INPUT section start

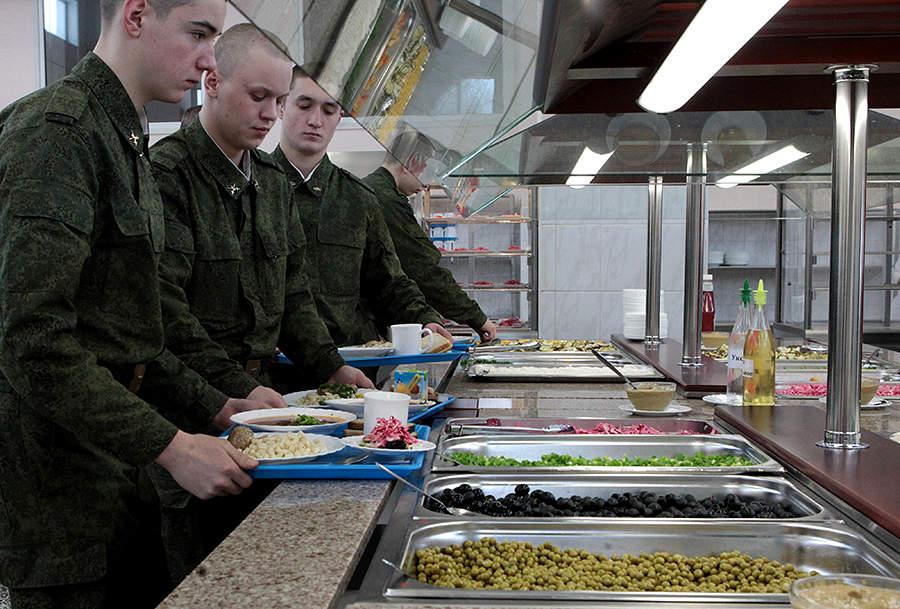 Новая система питания военнослужащих по призыву с элементами «шведского стола». /РИА Новости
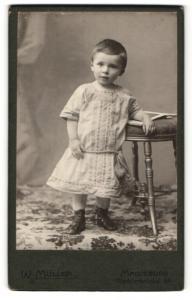 Fotografie W. Müller, Magdeburg, Portrait niedliches kleines Mädchen in Schnürschuhen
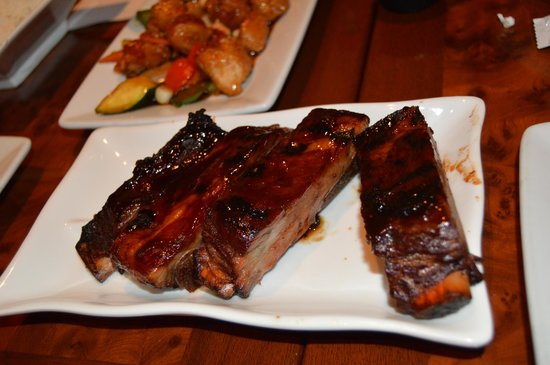 J.H. Yee's Asian Bistro: lots of meat on pork ribs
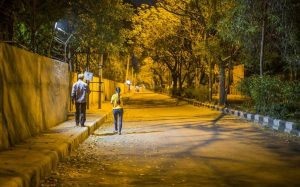 अपराध को रोकने के लिए पुलिस की मुहिम, रात में बेवजह घूमते पकड़े गए तो होगा माता-पिता से सामना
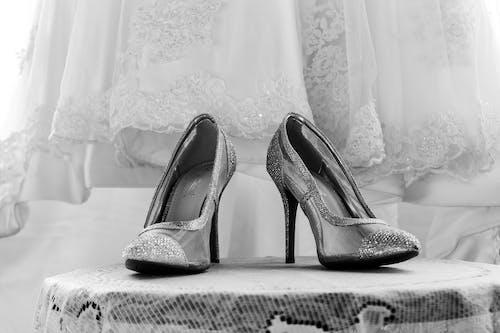 和礼服, 高跟鞋 的 免费素材照片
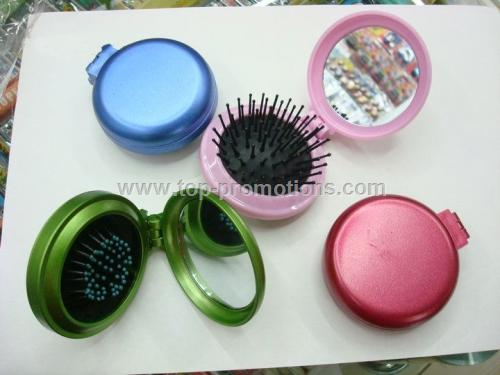 Portable mirror with brush kit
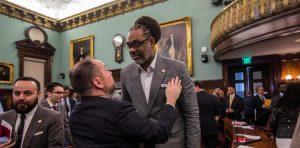 NY bate otro récord con el político más alto del mundo
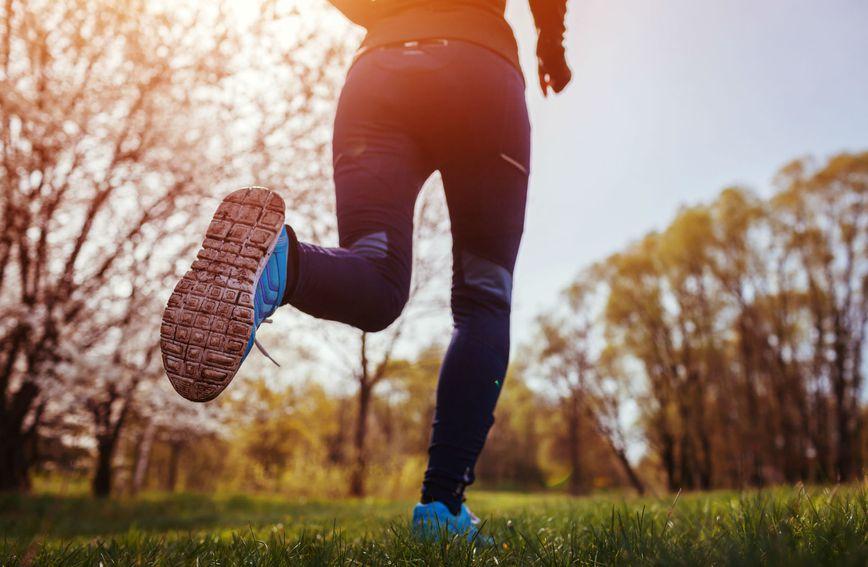Glazba odvlači pozornost trkača od napora te ju usmjeravaju prema okolini i stvara pozitivno raspoloženje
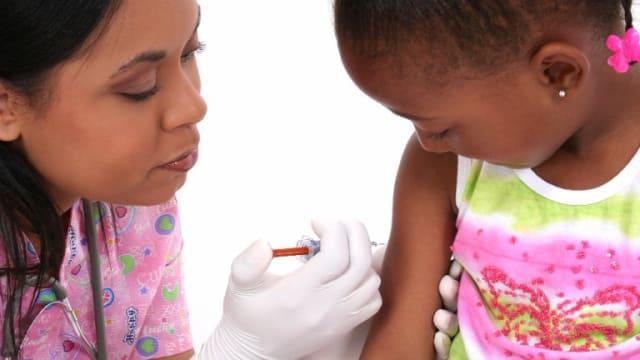 明年起长期居留我国孩童 须提交白喉和麻疹疫苗证明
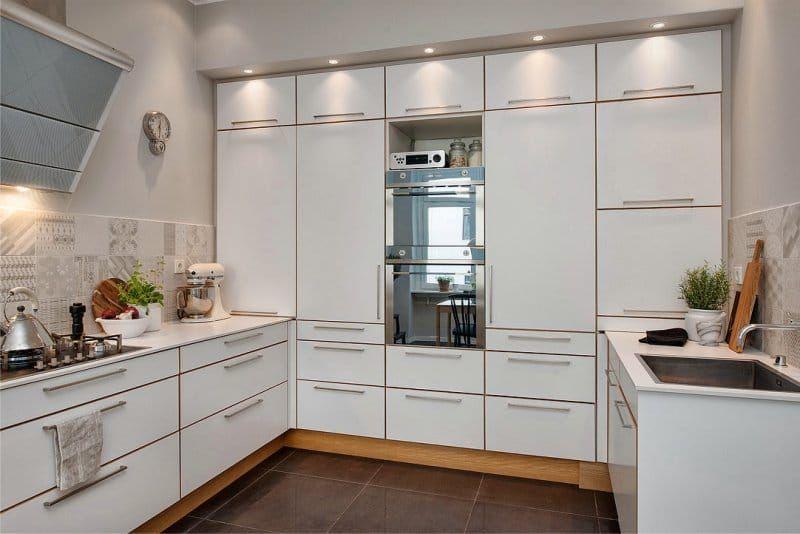 En Forma De U Area De Cocina 14 5 Metros Cuadrados M Cocinas Decoracion De Interiores Decoracion De Unas
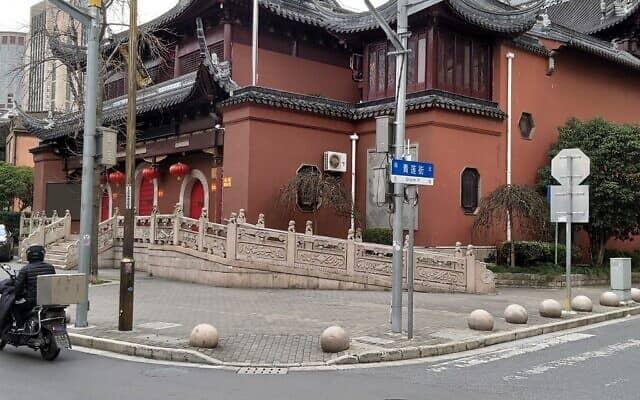 מקדש סגור בשנגחאי בתקופת הקורונה. רק סגל הנזירים נשאר במקום (צילום: יפעת פרופר)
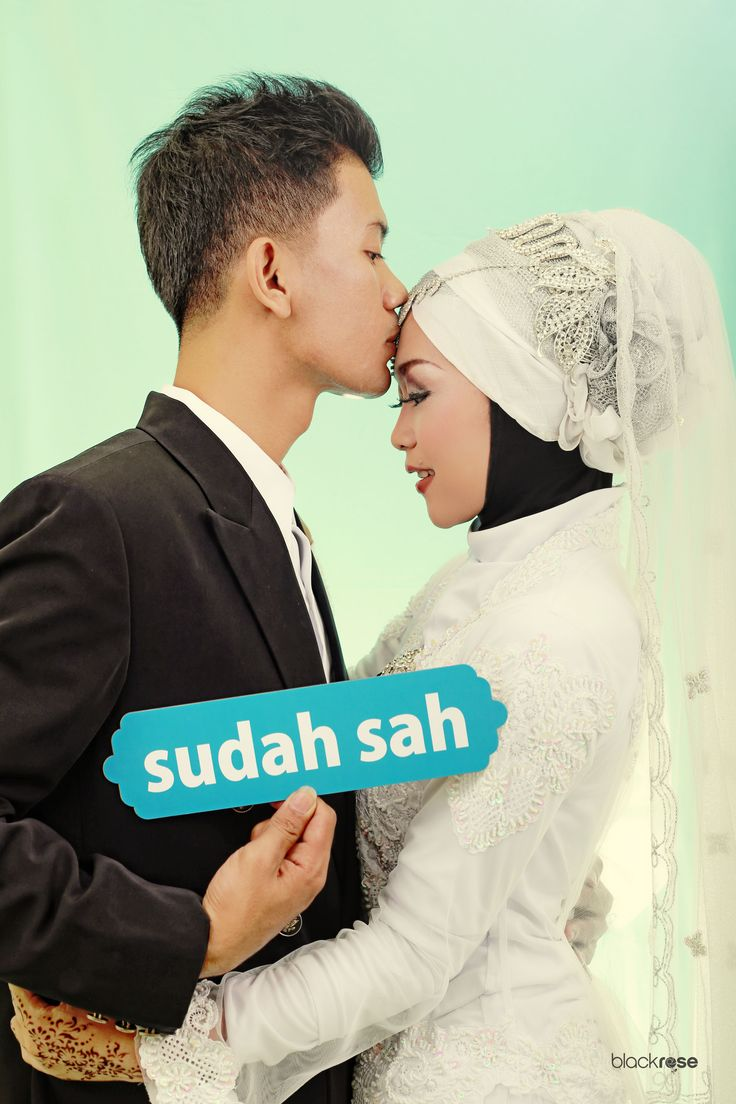 SAH  #wedding #kiss #handtag #softcolor #indoor #mintgreen #blackrosepictures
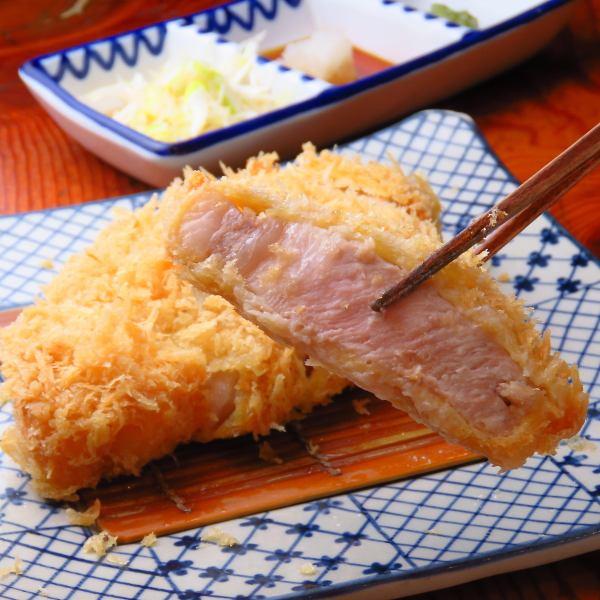 銘柄豚ロースかつ定食(120g)2200円/(150g)2400円/特上(180g)2900円☆お肉を柔らかく仕上げています。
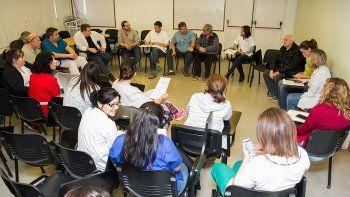 Trabajadores de diversos hospitales se reunieron para avanzar con el proyecto.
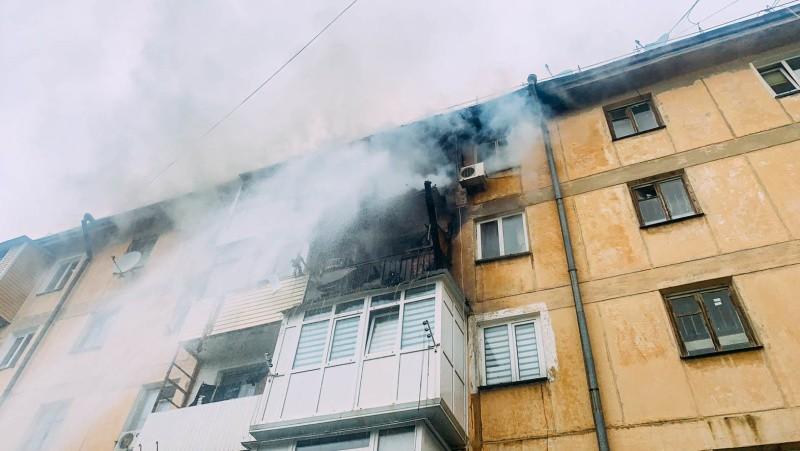 В Нахимовском районе Севастополя произошел пожар в многоквартирном доме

INPUT section end

* **ACTIVITY**
Start at the line containing "Portable mirror with brush kit" above and stop at the line containing "#indoor #mintgreen #blackrosepictures". Output those lines exactly, both included, but none of the pictures.

* **YOUR SOLUTION**
 Portable mirror with brush kit
 NY bate otro récord con el político más alto del mundo
Glazba odvlači pozornost trkača od napora te ju usmjeravaju prema okolini i stvara pozitivno raspoloženje
 明年起长期居留我国孩童 须提交白喉和麻疹疫苗证明
 En Forma De U Area De Cocina 14 5 Metros Cuadrados M Cocinas Decoracion De Interiores Decoracion De Unas
 מקדש סגור בשנגחאי בתקופת הקורונה. רק סגל הנזירים נשאר במקום (צילום: יפעת פרופר)
 SAH  #wedding #kiss #handtag #softcolor #indoor #mintgreen #blackrosepictures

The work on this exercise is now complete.